The Appointment by Katharina Volckmer
This was another short book, coming in at only 96 pages. It’s a book-length monologue but unlike Ducks, Newburyport (is it a red flag if a girl keeps mentioning that she read Ducks, Newburyport?), there is an audience for this address. The protagonist is in a clinic and speaking to her1 doctor. It’s not clear what she’s there for til about midway through the novel when she reveals that his head is between her legs. She experiences gender dysphoria (“I could never get over the disappointment of my body”) and is midway through a phalloplasty. She starts by recounting a dream where she was Hitler and waking up sad because she would never embody the Aryan ideal she had so fervently promoted – “the feeling that I would never be what I felt I should have been”. The novel doesn’t equate the trans experience with sympathy for Hitler but the Nazi legacy and German guilt are mined for effect throughout the book. The protagonist is German. Her doctor, Dr Seligman, is Jewish. She doesn’t let him forget this.
I guess it is one of the reasons why I came to see you; to be honest, it’s probably the main reason, and I know this might sound a little strange, Dr Seligman, but when I was younger I always thought that the only way to truly overcome the Holocaust would be to love a Jew. And not just any old Jew, but a proper one, with curls and a skullcap. Someone who’s devout and can read from the Torah and doesn’t leave the house without a black hat. I know that this was in poor taste, and I am only telling you this to make you understand where I am coming from, and maybe also to confess that I always had a thing for those curls.
Are you offended yet? The author expects that you might be. In an interview with The Guardian, Volckmer suggests that she’s trying to create space for an “open conversation” about the Holocaust in Germany. Speaking about the book’s reception from non-Jewish Germans, she says “they think it’s vulgar to bring your body into a discussion about the Holocaust, because it should be the main topic – these things can’t be mixed.”
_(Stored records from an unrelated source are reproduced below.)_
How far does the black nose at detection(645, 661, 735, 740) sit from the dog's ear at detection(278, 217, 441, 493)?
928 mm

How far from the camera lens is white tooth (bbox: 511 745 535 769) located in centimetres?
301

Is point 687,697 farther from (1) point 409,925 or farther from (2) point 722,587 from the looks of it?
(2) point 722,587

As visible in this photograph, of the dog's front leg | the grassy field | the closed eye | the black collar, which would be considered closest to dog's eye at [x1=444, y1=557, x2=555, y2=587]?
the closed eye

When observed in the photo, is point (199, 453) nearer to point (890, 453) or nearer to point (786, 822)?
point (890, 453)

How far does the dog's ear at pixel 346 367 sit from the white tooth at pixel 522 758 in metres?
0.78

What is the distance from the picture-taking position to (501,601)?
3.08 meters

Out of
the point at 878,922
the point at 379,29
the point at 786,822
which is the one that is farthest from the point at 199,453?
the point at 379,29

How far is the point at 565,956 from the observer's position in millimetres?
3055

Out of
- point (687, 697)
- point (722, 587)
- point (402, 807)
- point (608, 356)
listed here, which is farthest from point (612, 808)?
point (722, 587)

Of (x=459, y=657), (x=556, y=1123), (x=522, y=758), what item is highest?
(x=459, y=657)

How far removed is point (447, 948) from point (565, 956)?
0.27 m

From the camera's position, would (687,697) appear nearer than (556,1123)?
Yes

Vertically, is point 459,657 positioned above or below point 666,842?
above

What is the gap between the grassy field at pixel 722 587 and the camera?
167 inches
The book is vulgar, impressively so for such a short book, thanks to the protagonist’s inventions of sexual fantasies with Hitler (to spook her therapist), recounting of an affair she had with a married man, and all of the uncomfortable descriptions of Jews. I can’t help but feel like this is pretty unsophisticated. The book is out there but I’m not sure that makes it radical in the political sense of the word. The juxtaposition of two topics that are taboo in the mainstream doesn’t necessarily make the book good or interesting. The shock value is present but I didn’t find it effective. Perhaps this is a case of lacking the cultural context to properly appreciate the text? “German guilt” has always been an intellectual concept to me, not one that I understand emotionally, and it might just this land very differently for an audience that has an intimate connection with that narrative. If you are interested in learning more about the book, I found Jensen Davis’ reading of The Appointment in Bookforum to be more poignant than the book itself.
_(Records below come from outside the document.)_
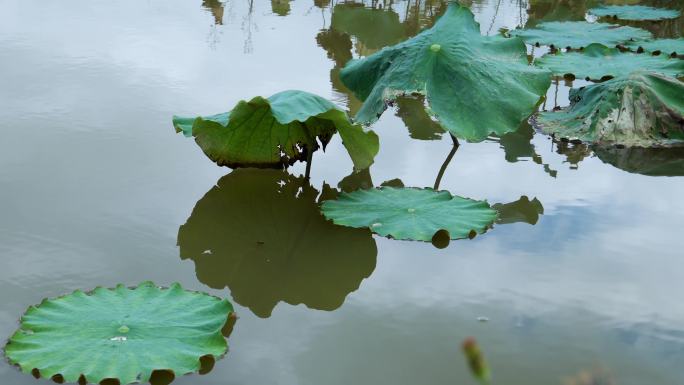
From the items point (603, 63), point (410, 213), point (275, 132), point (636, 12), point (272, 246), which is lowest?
point (272, 246)

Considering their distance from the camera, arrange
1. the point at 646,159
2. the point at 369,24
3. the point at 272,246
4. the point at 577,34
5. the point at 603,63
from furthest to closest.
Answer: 1. the point at 369,24
2. the point at 577,34
3. the point at 603,63
4. the point at 646,159
5. the point at 272,246

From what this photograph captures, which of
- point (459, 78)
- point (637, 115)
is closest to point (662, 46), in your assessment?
point (637, 115)

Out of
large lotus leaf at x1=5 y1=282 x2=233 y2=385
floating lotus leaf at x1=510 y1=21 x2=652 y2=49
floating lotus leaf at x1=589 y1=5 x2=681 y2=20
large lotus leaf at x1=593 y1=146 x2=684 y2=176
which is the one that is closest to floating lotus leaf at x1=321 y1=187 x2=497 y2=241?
large lotus leaf at x1=5 y1=282 x2=233 y2=385

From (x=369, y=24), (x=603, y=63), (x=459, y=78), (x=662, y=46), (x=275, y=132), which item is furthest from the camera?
(x=369, y=24)

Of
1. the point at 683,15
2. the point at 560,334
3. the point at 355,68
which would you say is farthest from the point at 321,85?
the point at 683,15

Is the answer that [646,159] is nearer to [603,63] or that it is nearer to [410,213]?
[603,63]

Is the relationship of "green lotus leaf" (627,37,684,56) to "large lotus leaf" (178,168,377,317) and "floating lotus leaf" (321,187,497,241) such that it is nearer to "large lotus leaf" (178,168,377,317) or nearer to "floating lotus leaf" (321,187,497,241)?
"floating lotus leaf" (321,187,497,241)

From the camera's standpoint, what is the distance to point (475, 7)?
21.7 ft

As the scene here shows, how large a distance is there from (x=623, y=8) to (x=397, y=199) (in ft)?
14.1

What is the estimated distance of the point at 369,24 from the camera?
19.0 ft

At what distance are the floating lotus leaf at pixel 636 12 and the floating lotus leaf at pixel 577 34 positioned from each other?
74cm

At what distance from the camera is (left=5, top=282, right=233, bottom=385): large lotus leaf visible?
175 centimetres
She postures as a Hitler-obsessed German—digs up the dirtiest, most obscene longing she can find and shoves it in Dr. Seligman’s face—to gauge the upper limit of his horror. Sarah fakes a fixation specifically to distract from, and thus guard, her central desire: to become “the boy [she] always wanted to be.”
You know what is a red flag though?
Lying about the books you’ve read. Do you think this dog can read? I don’t.
(I’m sorry there’s so much Hitler in this email. Unexpected. We’ll have a Nazi-free streak after this, I promise.)
I’m using she/her pronouns for the protagonist because that’s how the author referred to the character in interviews.